The likes of Ed Balls (isn’t it great to know that because he didn’t have the guts to change his name earlier, his political career will never rise above the mediocre. Nobody is going to tolerate a Foreign Secretary or Chancellor called “Balls”) are allowed to mouth garbage about how Brown’s handling of all this was the act of a political giant. Luckily, Balls’ Tony Benn/George Monbiot revolving mad eyes mean that everything he says is greeted with shrugs of contempt from most of the populace.

Will he? Won’t He? No
Will Brown call an election? I’ve been arguing up until now that this was very unlikely. Why jeopardise a guaranteed, comfortable 3 year stretch of the limo and all its trappings for the possibility of 5 years with a reduced majority or worse? There is one scenario that makes me wonder that Brown might grit his teeth and go. If the economy really does dive into the tank next year, that might upset Brown’s apple cart. But even if it did, the economy might well recover strongly for an election in May 2010. Also, Brown has unleashed such a wave of election hysteria, if he finally says “Stop, I want to get off”, the media is likely to turn on him in a big way. This could be the time when even the Daily Mail’s weird support of the great socialist could finally run out of steam.

It’s UKIP for me
Some of us will have some hard decisions to make if there is an election.

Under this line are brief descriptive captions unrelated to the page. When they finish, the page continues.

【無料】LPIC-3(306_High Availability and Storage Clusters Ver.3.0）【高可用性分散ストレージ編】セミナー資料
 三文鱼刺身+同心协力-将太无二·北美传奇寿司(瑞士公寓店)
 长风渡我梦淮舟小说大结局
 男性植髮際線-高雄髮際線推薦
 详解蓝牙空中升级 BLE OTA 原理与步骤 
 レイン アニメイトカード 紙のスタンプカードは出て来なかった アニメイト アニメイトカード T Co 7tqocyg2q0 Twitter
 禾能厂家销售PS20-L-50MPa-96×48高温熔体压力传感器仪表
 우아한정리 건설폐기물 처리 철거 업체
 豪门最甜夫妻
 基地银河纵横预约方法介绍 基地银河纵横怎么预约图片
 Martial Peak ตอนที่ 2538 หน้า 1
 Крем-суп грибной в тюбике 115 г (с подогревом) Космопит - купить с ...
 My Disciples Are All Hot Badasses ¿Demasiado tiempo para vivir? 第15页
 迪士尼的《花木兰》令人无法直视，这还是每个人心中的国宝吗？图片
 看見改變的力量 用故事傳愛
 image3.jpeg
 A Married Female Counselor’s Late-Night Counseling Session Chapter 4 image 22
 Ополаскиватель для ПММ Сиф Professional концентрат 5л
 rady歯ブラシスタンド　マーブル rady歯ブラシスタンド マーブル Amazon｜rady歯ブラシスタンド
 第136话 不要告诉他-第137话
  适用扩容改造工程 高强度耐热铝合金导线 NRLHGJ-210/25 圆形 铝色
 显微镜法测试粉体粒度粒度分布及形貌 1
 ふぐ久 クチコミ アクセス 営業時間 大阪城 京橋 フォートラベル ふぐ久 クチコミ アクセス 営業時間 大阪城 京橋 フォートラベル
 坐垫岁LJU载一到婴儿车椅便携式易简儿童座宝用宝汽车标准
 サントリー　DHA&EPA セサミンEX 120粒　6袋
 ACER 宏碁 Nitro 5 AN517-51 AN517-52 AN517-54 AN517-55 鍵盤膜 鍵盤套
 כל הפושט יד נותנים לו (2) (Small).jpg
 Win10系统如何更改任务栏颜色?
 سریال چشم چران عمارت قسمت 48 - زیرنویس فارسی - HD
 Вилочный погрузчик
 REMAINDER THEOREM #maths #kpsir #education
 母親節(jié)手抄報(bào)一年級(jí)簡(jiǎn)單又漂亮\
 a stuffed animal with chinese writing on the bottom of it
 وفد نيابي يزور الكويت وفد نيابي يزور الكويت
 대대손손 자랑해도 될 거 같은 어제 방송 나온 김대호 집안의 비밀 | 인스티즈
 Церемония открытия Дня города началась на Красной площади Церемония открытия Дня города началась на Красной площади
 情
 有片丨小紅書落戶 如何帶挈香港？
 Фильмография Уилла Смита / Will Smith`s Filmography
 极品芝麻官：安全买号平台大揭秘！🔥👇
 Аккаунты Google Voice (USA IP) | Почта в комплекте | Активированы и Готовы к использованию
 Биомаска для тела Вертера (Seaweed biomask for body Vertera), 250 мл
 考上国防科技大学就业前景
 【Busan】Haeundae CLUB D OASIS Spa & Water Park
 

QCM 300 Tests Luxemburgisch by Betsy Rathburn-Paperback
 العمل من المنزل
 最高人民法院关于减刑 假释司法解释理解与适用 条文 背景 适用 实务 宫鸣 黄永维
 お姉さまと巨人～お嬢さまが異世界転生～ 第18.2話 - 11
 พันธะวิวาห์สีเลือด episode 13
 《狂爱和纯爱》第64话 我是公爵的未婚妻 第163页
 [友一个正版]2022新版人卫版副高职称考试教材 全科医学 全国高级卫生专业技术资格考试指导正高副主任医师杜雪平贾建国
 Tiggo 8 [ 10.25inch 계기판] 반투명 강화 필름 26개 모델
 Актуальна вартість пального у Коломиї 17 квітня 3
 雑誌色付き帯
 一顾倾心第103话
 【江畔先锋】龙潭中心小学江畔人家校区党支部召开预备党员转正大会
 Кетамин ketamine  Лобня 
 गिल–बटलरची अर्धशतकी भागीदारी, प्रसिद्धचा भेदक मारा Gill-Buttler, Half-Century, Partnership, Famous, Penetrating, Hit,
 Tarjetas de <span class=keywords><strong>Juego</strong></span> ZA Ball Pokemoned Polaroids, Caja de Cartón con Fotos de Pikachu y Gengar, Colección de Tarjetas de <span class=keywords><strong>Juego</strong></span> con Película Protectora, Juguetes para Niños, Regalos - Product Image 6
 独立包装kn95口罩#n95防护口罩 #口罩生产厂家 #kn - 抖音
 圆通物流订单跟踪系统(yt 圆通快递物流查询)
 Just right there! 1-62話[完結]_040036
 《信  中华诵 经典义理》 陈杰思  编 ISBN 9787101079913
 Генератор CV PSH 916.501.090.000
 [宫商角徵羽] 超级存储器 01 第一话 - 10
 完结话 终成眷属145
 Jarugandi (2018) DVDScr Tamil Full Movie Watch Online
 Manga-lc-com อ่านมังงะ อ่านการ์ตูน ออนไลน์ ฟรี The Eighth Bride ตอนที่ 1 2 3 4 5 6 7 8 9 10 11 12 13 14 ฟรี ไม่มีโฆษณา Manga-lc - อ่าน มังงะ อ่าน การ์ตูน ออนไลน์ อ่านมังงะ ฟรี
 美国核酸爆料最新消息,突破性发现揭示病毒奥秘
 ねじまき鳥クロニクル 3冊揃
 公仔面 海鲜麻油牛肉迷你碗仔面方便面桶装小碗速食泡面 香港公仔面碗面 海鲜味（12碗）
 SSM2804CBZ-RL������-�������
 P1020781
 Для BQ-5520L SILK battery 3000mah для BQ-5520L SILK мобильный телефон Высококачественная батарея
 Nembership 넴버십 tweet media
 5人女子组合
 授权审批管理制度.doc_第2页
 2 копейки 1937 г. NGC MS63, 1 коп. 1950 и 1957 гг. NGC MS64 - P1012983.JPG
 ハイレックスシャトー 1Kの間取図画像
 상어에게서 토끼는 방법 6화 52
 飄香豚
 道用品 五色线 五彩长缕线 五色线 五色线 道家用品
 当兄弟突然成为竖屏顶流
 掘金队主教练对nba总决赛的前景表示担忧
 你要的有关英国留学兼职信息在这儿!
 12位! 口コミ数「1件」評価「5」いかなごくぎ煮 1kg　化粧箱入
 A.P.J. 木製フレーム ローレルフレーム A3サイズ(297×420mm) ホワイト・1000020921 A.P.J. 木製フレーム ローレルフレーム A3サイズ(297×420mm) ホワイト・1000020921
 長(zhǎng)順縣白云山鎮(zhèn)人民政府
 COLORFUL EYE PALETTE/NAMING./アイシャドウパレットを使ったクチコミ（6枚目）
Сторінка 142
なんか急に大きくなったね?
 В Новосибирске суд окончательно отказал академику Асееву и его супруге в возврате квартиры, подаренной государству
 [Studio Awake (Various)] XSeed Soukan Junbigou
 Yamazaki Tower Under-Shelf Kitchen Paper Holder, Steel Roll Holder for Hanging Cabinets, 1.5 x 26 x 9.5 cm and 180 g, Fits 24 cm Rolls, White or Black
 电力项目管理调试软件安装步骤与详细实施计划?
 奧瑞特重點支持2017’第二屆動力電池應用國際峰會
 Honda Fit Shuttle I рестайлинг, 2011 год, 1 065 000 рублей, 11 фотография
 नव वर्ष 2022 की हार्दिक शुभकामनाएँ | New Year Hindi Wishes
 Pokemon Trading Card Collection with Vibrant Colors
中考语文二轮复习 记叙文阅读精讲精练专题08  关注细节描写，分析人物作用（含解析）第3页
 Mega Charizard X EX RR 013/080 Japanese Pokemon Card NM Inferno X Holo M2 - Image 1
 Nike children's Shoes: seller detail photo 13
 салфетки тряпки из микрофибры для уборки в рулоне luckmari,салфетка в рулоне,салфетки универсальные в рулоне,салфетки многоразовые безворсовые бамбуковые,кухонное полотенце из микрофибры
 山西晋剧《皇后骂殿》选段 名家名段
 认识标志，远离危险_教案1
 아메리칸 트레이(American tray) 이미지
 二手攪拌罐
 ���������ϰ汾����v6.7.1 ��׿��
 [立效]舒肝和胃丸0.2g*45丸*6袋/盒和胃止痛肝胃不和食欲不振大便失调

Clearly, only a halfwit would vote Labour or Liberal Democrat, and one’s first instinct is to cast a ballot which will ensure the boot for this awful government. But I would find it hard to vote for a party led by the charlatan Cameron, and which has prominent roles for useless handwringers like Andrew Lansley, Oliver Letwin, Francis Maude, Theresa May, Alan Duncan, Caroline Spellman and grammar school turncoats like David Willets.

There is a party which has bunches of policies with which I wholeheartedly agree, so it looks as though it’s UKIP for me.